### RECORD EXCERPTS

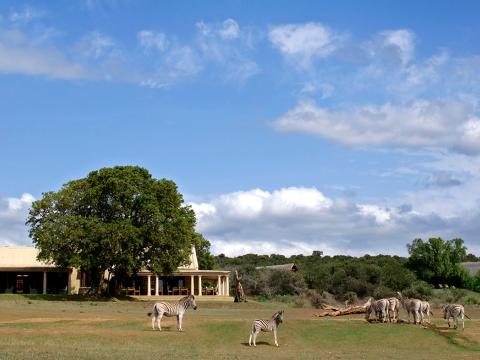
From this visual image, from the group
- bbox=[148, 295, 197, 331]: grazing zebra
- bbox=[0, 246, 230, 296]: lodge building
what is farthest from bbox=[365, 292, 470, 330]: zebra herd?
bbox=[0, 246, 230, 296]: lodge building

### WHAT THE TASK REQUIRES
Update the records by replacing "zebra herd" with "herd of zebras" and changing nothing else. Leave the pictures out of your answer.

### RESPONSE TO THE EXERCISE
From this visual image, from the group
- bbox=[148, 295, 197, 331]: grazing zebra
- bbox=[0, 246, 230, 296]: lodge building
what is farthest from bbox=[365, 292, 470, 330]: herd of zebras?
bbox=[0, 246, 230, 296]: lodge building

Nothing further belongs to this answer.